The term “Resiliency” has become commonplace in discussions about Business Continuity Management (BCM). Resiliency is often portrayed as the goal of BCM. But Resiliency is usually ill-defined. It means one thing to the CIO, but may mean something quite different to the CRO.
If Resiliency is the “new normal” (as some have proclaimed), it is important to understand just what Resiliency means – and define “normal”.
What is Resiliency?
The term Resiliency has its roots in medical terminology; the ability of a patient to recover from illness, injury or surgery without adverse effect (returning to ‘normal’). That definition doesn’t imply a timeline for returning to normal, just the ability to do so.
The Oxford dictionary defines Resilience as “The capacity to recover quickly from difficulties; toughness”. That is more in line with BCM goals (recovery from disruptions) and implies a short, but definite timeline (quickly). We can probably all agree on that – for now.
But first, we need to agree on what normal means. Again, the Oxford defines normal as: “Conforming to a standard; usual, typical, or expected.” To para-phrase, if our goal is Business-as-Usual (BAU), then Resiliency must imply returning to BAU. We know that is not always possible (if your building is ‘pile of rubble’, then ‘as usual’ is an unattainable goal).

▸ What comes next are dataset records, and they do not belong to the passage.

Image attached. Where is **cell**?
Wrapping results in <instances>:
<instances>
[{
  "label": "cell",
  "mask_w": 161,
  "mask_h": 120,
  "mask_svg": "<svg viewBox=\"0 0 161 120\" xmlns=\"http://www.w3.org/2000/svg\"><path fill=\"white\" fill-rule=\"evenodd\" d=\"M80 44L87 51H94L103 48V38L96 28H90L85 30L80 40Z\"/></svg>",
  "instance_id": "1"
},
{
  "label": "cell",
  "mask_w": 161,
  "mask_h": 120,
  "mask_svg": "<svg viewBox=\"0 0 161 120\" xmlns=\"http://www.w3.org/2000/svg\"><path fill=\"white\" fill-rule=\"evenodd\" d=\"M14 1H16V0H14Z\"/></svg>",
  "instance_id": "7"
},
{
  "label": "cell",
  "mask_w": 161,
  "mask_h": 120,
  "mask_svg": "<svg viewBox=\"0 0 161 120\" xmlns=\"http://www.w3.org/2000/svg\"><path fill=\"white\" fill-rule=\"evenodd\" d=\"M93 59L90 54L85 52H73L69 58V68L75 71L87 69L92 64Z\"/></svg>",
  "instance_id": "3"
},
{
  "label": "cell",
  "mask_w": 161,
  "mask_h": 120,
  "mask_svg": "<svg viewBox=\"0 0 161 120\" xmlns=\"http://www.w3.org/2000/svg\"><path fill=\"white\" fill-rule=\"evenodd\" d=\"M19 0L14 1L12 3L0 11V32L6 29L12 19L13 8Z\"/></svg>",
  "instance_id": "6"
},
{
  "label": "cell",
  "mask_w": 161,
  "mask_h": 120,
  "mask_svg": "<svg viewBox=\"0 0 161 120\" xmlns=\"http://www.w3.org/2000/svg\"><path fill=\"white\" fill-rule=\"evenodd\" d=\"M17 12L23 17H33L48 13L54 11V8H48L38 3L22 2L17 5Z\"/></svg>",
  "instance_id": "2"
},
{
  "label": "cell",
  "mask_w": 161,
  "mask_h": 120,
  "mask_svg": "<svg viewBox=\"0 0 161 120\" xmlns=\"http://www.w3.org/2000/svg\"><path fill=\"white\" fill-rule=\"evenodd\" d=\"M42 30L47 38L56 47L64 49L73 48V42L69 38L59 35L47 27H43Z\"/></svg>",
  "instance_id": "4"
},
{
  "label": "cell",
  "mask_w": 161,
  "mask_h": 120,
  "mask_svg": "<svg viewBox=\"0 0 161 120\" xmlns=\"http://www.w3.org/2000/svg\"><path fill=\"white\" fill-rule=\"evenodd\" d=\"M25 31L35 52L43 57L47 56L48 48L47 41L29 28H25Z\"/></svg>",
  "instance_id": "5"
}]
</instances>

What is Resiliency’s Goal?
Enterprise Risk Managers believe resilience implies reducing Risk to Zero, and that Resiliency is the ability to fend off all threats in order to continue Business as Usual (no risks results in no need to recover).
We’ve already established that BAU, in all cases, isn’t an attainable goal. Reducing risk to zero, while theoretically plausible, is operationally impossible. No amount of redundancy, high availability, mitigation or money can fully protect an organization against any & all disruptions. Reducing risk to zero, being impracticable, we need a different tool to attempt to achieve resiliency. If returning to normal is a fallacy, then we should define the new normal to return to.
We need to focus on “ … customers and shareholders expect products and services to be delivered despite disruptive events” . To achieve that goal we must be able to effectively respond to any disruption. The definition of effectively is inherent: our response must assure delivery of our Products and Services.
Achieving Resiliency Redefined
So, we’ve given ourselves a new definition of Resiliency: The capability to effectively respond to any disruption, to meet our stakeholder’s requirements of continuing to deliver key Products and Services within acceptable timeframes.
A Different Approach to BCM
To accomplish that we need a new approach; the old ‘industry standard’ approach of Risk Assessment/BIA leading to BC Plans ain’t sufficient. Plans must be effective in meeting the new goal; and our organization must be prepared to manage the implementation of those Plans. Just having Plans doesn’t make an organization ‘resilient’. Those BC Plans must be effective. They must be:
- Viable – designed to meet the timeframe goals of restoring Products & Services in any disruptive incident.
- Sustainable – they must change with changes to the organization
- Repeatable – tested to prove their viability, regardless of the conditions.
But achieving Resiliency under the ‘new normal’ doesn’t rest solely upon Plans. To effectively recover delivery of Products and Services, we must also be able to manage the response. We must have a process in place to assess the situation, invoke the necessary Plans, alert the Responders, monitor their activities, resolve issues – and report the status of recovery to the stakeholders whose acceptable timeframes are our goals.
Accepting Resiliency as a goal is useless until we define what resiliency means to our organization. We must embrace the new normal, redefine our recovery objectives, and develop both viable Plans and an Incident Management process to assure we can achieve resilience.